The bursa is a cushion that is present at the back of the elbow. It allows the skin to glide over the bone on movement.

This condition presents as painful swelling at the back of the elbow. The pain and the swelling can vary in intensity and size respectively. Once it occurs, the condition can become recurrent. It can hinder elbow and arm function as resting on the elbow is painful.

It is thought to start with irritation of the bursa. Most commonly by repetitive action such as resting on the elbow. However, it can also occur spontaneously.

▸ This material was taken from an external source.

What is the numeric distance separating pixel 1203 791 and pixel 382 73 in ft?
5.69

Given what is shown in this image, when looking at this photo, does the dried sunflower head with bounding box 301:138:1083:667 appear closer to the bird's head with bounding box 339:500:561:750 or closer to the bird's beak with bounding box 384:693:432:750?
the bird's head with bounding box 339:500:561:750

How is the diagnosis made?

The diagnosis is made by history and examination. An X-ray may be required looking for a bony spur.

What is the treatment?

Most commonly, the bursa is inflamed. This can be treated with anti-inflammatories and in the majority of cases this resolves the issue. Occasionally, the remnant bursa may remain enlarged and problematic. If this is the case, it can be aspirated but this usually leads to recurrence. Otherwise it can be excised surgically. If surgery is performed, it will involve excising the whole bursa but also the bony spur (if one is present).

The surgery is performed under general anaesthetic as a day case procedure. There will be dressing and bandages but patients can move and use their elbow afterwards. The sutures will be removed at 2 weeks.

Sometimes the bursa may be infected. This may be associated with severe pain and spreading cellulitis (redness). In this case, this can be treated with antibiotics. Occasionally this may require admission to hospital for intravenous (injection) antibiotics and elevation of the arm. In most cases, the infection resolves with this but if the antibiotics fail, an incision and drainage (a cut to let the pus out) may be necessary. This operation is carried out under general anaesthetic

The surgery is performed under general anaesthetic. It may require further surgery 48 hours later for further washout. The wound is usually left open and allowed to heal from inside to out. This will require regular change of dressings. The wound may take a couple of weeks to heal fully.

Risks of Surgery

This surgery carries risks of infection, bleeding, nerve injury, recurrence of the bursa and sinus formation (an opening in the skin with constant discharge).